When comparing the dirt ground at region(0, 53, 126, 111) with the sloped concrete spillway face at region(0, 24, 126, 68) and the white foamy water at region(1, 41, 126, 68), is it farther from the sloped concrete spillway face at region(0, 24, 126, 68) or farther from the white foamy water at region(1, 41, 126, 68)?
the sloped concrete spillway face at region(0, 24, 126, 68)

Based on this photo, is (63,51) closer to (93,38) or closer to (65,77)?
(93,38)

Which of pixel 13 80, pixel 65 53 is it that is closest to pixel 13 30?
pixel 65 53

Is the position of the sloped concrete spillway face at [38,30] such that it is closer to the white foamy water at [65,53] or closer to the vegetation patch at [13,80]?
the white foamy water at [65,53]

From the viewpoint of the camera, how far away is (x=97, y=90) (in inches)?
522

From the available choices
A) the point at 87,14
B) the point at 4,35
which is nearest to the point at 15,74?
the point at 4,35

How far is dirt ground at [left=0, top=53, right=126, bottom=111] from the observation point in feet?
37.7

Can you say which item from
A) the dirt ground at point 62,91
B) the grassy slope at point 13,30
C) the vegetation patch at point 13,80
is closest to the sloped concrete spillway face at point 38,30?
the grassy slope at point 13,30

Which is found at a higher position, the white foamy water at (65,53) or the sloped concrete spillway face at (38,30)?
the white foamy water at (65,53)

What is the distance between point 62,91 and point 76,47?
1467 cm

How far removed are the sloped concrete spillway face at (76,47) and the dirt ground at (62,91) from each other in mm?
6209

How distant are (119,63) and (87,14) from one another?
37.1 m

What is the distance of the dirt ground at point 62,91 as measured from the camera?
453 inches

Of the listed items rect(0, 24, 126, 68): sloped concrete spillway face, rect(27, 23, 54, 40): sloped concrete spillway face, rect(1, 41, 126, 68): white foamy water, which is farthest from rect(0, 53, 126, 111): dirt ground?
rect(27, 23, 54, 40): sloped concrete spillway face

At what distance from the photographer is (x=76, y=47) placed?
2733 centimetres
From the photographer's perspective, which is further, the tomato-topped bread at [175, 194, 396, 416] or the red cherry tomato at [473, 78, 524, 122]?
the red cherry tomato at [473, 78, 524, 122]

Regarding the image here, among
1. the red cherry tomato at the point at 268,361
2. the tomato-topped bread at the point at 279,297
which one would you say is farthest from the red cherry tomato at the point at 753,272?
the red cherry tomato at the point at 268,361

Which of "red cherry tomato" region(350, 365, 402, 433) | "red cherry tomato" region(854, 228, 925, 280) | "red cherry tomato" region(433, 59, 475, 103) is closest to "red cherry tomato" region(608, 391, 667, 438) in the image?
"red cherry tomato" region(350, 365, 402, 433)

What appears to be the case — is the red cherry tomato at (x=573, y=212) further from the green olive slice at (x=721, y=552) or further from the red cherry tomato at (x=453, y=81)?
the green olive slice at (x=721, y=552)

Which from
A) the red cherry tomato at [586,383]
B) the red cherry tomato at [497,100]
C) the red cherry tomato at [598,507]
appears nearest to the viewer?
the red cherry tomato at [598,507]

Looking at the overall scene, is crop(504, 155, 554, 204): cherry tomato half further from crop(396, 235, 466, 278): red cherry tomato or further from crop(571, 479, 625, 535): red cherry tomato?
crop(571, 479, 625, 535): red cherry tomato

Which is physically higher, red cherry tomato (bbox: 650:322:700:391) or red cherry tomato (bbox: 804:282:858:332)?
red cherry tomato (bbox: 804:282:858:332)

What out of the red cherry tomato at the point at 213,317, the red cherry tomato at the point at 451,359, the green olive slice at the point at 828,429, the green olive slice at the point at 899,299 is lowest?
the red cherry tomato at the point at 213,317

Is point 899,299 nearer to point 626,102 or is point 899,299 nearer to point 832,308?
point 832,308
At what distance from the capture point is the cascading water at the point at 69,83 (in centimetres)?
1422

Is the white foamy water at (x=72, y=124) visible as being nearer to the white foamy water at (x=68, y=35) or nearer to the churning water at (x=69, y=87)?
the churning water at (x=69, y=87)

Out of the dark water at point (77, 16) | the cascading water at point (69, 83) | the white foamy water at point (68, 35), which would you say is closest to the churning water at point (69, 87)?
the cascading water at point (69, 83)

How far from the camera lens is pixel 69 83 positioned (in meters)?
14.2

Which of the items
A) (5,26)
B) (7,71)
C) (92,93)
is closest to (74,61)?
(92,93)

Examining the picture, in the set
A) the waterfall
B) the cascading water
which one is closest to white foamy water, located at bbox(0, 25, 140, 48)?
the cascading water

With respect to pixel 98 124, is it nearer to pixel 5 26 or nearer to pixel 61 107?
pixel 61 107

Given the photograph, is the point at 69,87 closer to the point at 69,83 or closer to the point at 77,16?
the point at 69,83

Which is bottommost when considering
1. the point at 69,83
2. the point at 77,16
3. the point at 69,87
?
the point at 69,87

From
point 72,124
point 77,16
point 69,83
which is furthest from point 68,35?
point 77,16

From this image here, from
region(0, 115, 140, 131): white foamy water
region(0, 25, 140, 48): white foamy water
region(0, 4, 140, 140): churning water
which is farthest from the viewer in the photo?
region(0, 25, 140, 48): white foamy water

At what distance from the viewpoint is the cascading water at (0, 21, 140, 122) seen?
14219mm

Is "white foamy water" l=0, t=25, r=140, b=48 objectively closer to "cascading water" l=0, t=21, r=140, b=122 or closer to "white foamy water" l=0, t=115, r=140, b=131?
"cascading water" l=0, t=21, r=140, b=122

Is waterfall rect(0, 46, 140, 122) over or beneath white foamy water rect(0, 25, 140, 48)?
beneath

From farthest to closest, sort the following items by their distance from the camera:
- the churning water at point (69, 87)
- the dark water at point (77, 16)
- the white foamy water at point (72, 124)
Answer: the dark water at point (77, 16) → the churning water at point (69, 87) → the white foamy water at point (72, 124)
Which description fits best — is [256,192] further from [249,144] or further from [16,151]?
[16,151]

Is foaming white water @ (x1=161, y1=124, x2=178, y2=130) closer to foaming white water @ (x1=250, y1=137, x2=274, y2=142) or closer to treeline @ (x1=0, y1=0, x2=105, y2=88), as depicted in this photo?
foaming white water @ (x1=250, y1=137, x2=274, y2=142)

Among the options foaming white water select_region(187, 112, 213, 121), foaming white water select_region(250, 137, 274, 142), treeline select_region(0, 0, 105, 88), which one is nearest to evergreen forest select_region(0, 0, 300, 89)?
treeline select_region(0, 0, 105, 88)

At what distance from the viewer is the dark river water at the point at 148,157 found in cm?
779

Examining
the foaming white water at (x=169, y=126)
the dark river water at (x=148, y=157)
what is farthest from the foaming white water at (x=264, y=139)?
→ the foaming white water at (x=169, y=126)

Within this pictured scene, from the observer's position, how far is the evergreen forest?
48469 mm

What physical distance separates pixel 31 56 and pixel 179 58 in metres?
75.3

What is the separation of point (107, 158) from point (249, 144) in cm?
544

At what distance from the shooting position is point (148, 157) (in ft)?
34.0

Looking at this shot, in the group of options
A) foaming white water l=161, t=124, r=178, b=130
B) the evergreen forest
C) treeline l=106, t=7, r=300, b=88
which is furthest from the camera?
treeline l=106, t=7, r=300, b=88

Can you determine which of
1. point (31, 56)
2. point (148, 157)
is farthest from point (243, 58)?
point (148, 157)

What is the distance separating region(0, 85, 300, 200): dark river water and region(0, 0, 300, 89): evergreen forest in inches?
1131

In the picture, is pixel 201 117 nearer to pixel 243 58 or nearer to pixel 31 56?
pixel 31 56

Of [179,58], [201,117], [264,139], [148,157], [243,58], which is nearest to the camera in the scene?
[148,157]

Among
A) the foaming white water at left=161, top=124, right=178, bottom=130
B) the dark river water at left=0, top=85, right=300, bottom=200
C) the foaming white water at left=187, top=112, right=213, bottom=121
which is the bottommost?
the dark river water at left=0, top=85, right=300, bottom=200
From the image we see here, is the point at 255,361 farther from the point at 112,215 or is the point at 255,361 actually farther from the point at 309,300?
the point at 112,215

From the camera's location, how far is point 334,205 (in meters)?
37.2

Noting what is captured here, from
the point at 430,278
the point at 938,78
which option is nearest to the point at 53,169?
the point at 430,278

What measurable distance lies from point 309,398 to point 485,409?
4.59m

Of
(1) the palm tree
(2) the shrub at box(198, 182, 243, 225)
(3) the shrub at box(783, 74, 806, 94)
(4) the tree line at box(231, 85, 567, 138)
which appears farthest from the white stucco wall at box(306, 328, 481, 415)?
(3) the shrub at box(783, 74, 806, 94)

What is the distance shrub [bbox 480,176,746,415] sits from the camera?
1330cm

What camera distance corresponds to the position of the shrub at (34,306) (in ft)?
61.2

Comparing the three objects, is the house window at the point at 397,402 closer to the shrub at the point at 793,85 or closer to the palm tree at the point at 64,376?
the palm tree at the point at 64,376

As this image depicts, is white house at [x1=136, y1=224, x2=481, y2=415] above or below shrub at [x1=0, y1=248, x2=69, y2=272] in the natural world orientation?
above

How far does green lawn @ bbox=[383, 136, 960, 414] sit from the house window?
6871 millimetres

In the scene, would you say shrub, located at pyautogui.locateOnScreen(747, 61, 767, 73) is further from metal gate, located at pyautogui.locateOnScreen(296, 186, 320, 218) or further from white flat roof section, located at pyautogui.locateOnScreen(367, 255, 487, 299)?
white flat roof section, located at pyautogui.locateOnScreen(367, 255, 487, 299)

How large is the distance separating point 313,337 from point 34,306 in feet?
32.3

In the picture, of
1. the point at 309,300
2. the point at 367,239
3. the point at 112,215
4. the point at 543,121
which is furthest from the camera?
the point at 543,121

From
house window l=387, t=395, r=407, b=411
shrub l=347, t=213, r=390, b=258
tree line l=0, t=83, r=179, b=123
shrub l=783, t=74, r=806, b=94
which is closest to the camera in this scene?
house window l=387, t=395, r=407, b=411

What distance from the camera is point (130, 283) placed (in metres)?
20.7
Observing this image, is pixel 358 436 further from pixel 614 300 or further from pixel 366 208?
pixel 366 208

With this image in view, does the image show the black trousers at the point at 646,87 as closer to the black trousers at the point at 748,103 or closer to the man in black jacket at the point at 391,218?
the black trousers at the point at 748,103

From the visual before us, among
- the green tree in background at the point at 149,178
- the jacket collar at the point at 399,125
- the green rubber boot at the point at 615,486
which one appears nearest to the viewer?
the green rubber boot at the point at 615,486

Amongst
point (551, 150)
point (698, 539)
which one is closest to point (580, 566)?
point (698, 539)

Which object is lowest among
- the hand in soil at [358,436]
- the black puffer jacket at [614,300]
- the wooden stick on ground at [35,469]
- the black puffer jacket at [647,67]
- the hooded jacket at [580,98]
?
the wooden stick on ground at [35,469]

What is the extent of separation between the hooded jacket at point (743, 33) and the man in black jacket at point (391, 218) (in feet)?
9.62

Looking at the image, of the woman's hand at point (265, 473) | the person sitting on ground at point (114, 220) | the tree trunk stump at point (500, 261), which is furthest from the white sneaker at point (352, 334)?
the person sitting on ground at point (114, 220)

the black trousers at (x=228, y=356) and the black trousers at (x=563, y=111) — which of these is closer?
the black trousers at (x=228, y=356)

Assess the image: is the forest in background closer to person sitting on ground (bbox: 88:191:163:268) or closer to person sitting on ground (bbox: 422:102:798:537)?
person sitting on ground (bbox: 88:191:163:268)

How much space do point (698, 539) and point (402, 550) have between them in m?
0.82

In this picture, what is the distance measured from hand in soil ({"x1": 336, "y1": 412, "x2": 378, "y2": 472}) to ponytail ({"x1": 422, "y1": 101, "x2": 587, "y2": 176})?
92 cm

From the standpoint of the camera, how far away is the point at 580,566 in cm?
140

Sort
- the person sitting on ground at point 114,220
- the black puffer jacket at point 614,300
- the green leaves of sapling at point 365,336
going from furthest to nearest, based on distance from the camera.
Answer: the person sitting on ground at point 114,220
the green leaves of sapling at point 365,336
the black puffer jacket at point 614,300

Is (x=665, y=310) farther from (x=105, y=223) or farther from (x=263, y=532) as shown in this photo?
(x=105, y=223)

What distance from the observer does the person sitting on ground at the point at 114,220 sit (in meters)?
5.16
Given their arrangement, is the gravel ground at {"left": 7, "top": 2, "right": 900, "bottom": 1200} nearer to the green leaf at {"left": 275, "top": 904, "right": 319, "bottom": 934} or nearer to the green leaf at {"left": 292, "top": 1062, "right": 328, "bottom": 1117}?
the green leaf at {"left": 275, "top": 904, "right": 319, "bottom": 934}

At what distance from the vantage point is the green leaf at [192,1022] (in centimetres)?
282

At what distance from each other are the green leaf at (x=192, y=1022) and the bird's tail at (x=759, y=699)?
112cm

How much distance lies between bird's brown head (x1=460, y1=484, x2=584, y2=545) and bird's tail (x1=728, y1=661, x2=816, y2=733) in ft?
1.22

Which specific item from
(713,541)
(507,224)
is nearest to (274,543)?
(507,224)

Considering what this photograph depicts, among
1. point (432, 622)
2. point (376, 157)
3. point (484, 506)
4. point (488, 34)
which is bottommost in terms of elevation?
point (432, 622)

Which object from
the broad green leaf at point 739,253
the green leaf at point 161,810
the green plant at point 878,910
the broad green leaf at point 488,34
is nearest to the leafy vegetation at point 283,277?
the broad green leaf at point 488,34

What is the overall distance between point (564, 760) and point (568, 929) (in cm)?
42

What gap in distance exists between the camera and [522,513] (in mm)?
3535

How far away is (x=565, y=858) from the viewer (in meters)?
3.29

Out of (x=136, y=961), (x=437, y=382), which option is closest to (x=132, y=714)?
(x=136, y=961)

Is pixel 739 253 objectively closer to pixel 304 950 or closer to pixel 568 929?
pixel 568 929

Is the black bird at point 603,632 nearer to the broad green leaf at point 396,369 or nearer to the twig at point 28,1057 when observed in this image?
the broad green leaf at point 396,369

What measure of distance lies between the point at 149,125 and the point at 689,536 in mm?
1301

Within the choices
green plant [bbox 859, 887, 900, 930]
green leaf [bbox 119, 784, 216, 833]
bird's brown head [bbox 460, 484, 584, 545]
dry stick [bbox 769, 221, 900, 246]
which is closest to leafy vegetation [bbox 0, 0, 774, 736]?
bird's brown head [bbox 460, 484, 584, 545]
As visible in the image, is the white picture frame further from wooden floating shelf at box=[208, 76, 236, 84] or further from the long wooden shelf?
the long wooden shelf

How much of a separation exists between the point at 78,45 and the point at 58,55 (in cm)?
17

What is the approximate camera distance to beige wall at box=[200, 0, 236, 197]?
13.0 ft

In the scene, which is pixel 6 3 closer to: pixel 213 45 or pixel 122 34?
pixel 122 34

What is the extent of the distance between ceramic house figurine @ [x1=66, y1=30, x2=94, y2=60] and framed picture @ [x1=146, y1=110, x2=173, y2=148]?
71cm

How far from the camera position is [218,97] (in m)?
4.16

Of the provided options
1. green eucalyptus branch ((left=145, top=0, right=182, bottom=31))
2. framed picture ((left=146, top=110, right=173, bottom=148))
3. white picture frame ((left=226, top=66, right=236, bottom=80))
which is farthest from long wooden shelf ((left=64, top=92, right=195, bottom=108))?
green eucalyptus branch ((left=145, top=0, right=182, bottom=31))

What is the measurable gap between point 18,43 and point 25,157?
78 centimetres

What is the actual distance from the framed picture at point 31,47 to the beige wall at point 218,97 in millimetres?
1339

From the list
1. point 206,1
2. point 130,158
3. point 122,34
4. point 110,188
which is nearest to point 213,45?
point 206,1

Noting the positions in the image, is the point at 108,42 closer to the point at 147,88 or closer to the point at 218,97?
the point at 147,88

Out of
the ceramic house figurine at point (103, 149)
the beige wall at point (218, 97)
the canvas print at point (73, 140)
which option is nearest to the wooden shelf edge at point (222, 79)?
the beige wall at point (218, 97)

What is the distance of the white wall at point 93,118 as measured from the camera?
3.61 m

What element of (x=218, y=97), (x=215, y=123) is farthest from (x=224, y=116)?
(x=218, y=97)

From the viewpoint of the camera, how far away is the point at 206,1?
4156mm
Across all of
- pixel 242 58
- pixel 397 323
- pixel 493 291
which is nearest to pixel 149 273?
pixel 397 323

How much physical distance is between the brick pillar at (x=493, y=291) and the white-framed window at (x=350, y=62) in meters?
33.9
______________________________
Give back exactly the lines from the line containing "What is the extent of the" to the end of the entries, and no other lines.

**Answer to the task:**
What is the extent of the distance between ceramic house figurine @ [x1=66, y1=30, x2=94, y2=60] and framed picture @ [x1=146, y1=110, x2=173, y2=148]?
71cm

How far from the camera position is [218,97] (in m)?
4.16

Of the provided options
1. green eucalyptus branch ((left=145, top=0, right=182, bottom=31))
2. framed picture ((left=146, top=110, right=173, bottom=148))
3. white picture frame ((left=226, top=66, right=236, bottom=80))
which is farthest from long wooden shelf ((left=64, top=92, right=195, bottom=108))?
green eucalyptus branch ((left=145, top=0, right=182, bottom=31))

What is the measurable gap between point 18,43 and point 25,157?
78 centimetres

What is the actual distance from the framed picture at point 31,47 to the beige wall at point 218,97 in millimetres?
1339

From the list
1. point 206,1
2. point 130,158
3. point 122,34
4. point 110,188
which is nearest to point 213,45?
point 206,1

Noting the positions in the image, is the point at 108,42 closer to the point at 147,88 or closer to the point at 218,97?
the point at 147,88

Out of
the ceramic house figurine at point (103, 149)
the beige wall at point (218, 97)
the canvas print at point (73, 140)
which option is nearest to the wooden shelf edge at point (222, 79)?
the beige wall at point (218, 97)

What is the distance of the white wall at point 93,118 as measured from the camera?
3.61 m

What element of (x=218, y=97), (x=215, y=123) is farthest from (x=224, y=116)?
(x=218, y=97)

From the viewpoint of the camera, how far away is the point at 206,1?
4156mm
Across all of
- pixel 242 58
- pixel 397 323
- pixel 493 291
which is nearest to pixel 149 273?
pixel 397 323

How much physical distance is between the brick pillar at (x=493, y=291) and the white-framed window at (x=350, y=62) in meters?
33.9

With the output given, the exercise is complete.